WHAT TO DO ->
Retype nothing except the lines below from the one with "I can't drive 55 Greeting Card" through the one with "1010 ejercicios de", exactly, with images left out.

RECORDED INFORMATION ->
↓

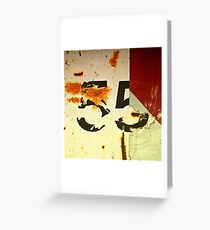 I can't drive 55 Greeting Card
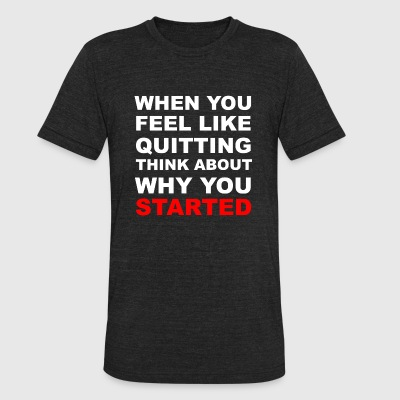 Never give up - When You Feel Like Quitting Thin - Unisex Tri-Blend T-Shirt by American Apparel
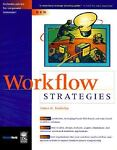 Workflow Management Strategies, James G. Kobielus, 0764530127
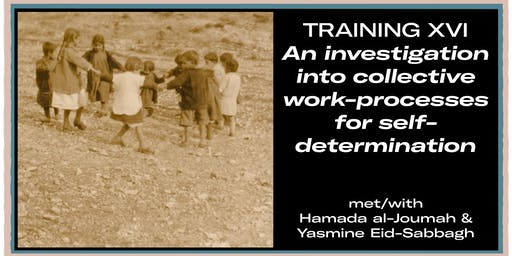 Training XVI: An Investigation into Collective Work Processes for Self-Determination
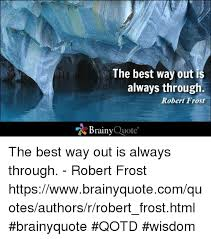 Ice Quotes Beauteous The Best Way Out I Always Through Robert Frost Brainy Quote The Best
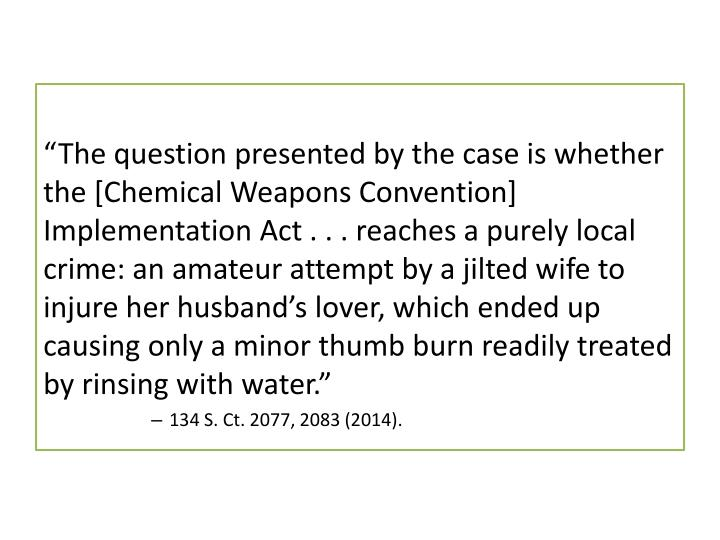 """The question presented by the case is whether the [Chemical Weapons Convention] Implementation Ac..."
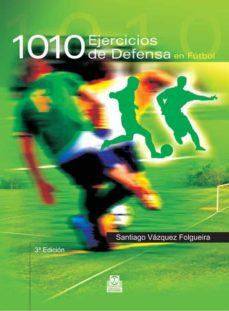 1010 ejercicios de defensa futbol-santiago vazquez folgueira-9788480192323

↑
↓

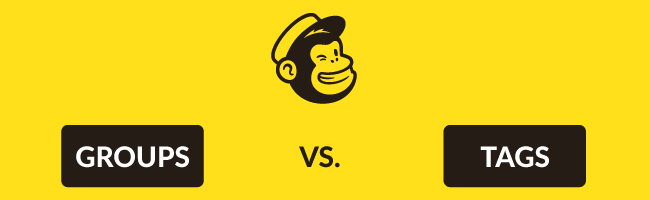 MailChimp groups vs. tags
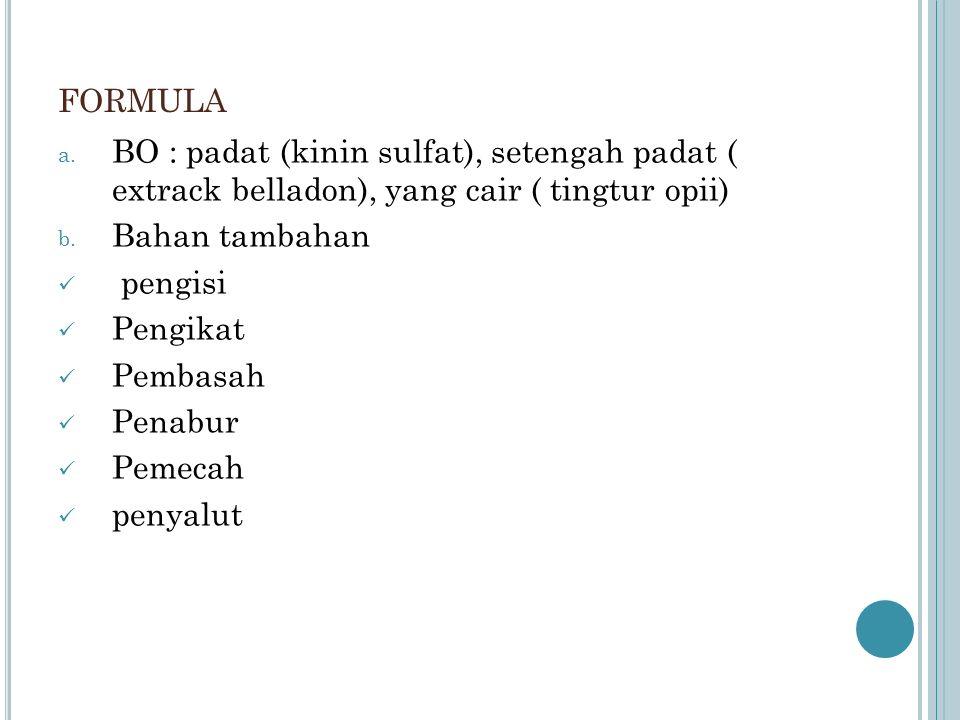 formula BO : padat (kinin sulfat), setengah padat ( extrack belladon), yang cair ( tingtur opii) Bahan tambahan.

↑

WORKED SOLUTION ->
 I can't drive 55 Greeting Card
 Never give up - When You Feel Like Quitting Thin - Unisex Tri-Blend T-Shirt by American Apparel
 Workflow Management Strategies, James G. Kobielus, 0764530127
 Training XVI: An Investigation into Collective Work Processes for Self-Determination
 Ice Quotes Beauteous The Best Way Out I Always Through Robert Frost Brainy Quote The Best
 """The question presented by the case is whether the [Chemical Weapons Convention] Implementation Ac..."
 1010 ejercicios de defensa futbol-santiago vazquez folgueira-9788480192323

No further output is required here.